First, Microsoft announced that RSS is going to be very deep in Longhorn guts. Since Longhorn is not near yet, I'm not terribly excited about this, but it is a sign that blogs 'n' feeds and stuff that has grown around that, is here to stay. And other OS's will get similar support, probably even before Longhorn ships. It'll be much easier to convince my mother to subscribe to news feeds and loose newspaper subscriptions.
Even more important is Apple's new iTunes with podcasting support. There are lot's of podcasting clients out there but none of them has proven to be the right one. And most of they use iTunes or Windows Media Player for syncing with devices anyway. So why not just use iTunes!?
What's cool about iTunes is that podcasts are part of the iTunes Music Store. It's clean, it's beautiful and it's popular. It's going to bring lots of new listeners to podcasts. Apple's podcast directory is kicking other podcasting directories butts as we speak! I also like that podcast are not music files - they are separated from library so you don't end up listening to a forgotten podcast file when you shuffle.
Unfortunately, iTunes don't support Bittorent podcasts. DotNetRocks/Mondays use feed like that and Adam Curry is also going to. I can't speak for others but to me it seems to be by far the most sensible way to distribute podcasts, otherwise you burn too much bandwidth.

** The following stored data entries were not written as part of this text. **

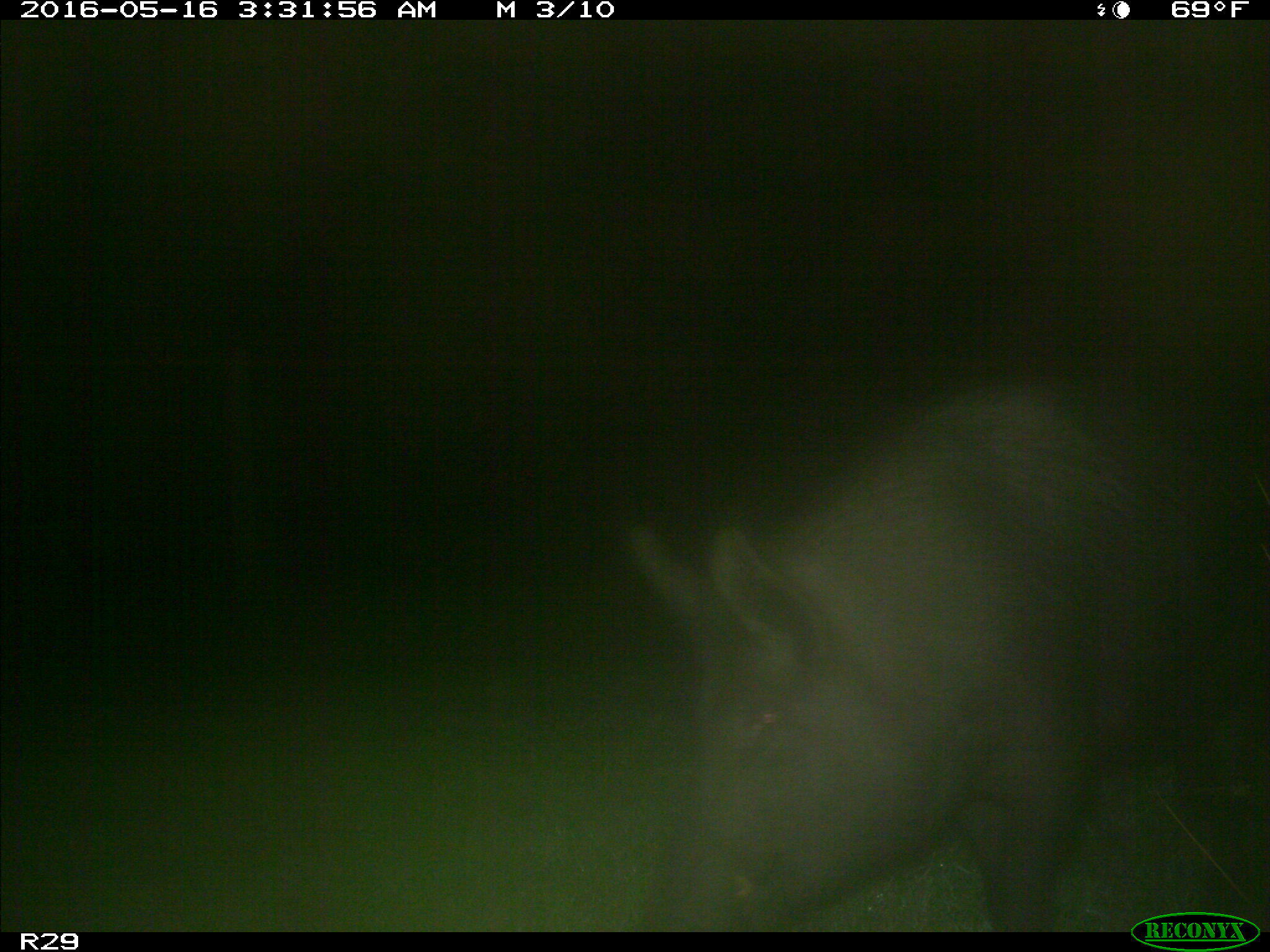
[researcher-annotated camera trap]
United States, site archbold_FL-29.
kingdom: Animalia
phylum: Chordata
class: Mammalia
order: Artiodactyla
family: Suidae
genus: Sus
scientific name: Sus scrofa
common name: wild boar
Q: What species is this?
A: Sus scrofa (wild boar).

And this brings as to the blow that a court has brought to the podcast world via the Grokster case. I'm not much of a lawyer but this ruling definitely means that P2P software developers will think twice before doing any more work on their software. And I'm not talking about software for distributing illegal content, I don't fear for that. But it will hurt the legitimate use of P2P that is finally getting some respect.